** DATA TO PROCESS follows **
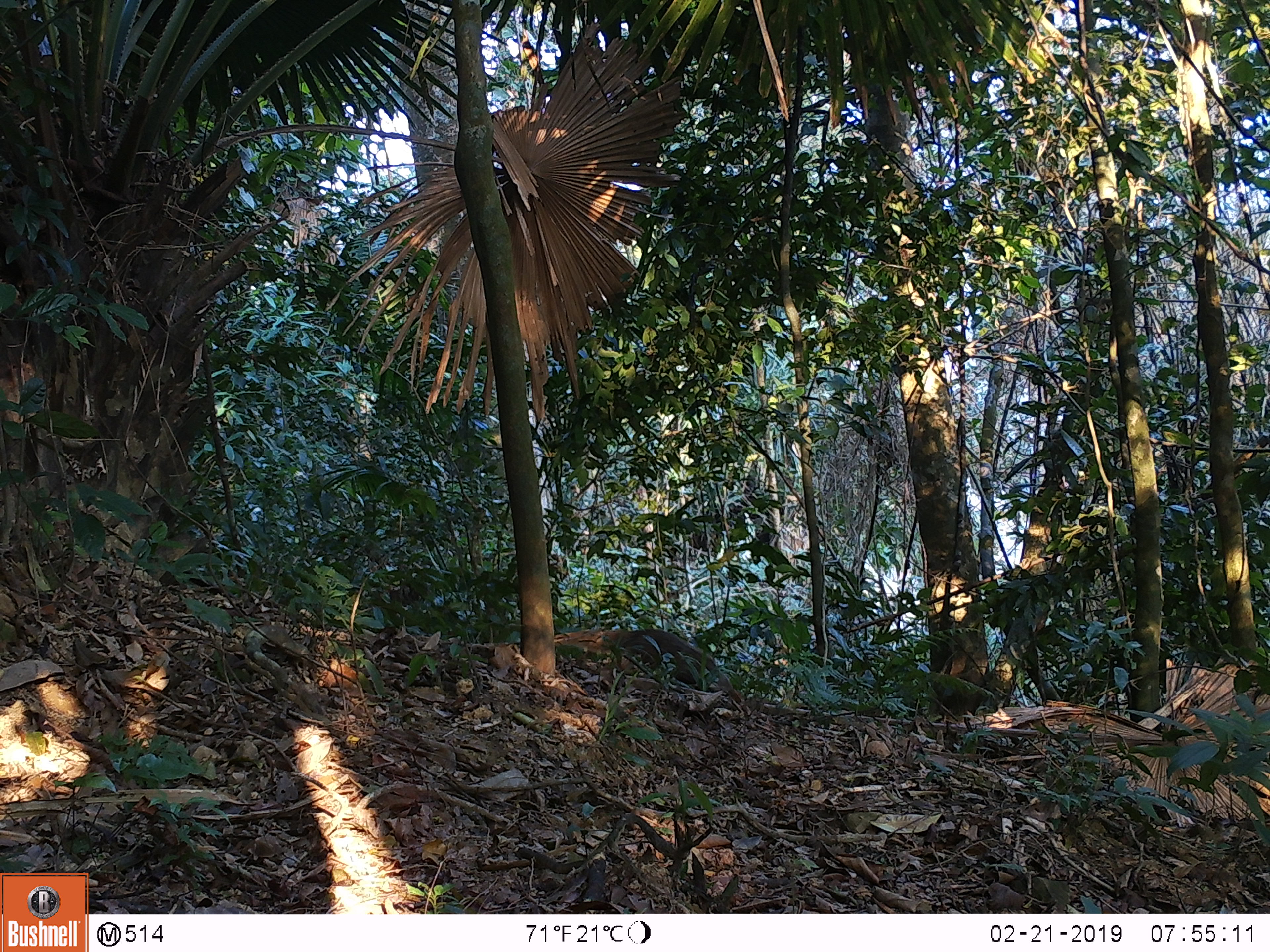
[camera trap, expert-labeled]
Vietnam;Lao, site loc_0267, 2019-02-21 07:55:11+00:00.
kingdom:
** End of DATA TO PROCESS **
** DATA TO PROCESS follows **
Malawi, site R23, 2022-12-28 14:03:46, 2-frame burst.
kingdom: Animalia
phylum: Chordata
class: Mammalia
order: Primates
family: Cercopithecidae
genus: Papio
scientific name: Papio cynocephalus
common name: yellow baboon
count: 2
** End of DATA TO PROCESS **
▸ DESCRIPTION OF THE TASK: Work through the listing above and report how many lines include the string "site", with no other text.

▸ TASK OUTPUT: 2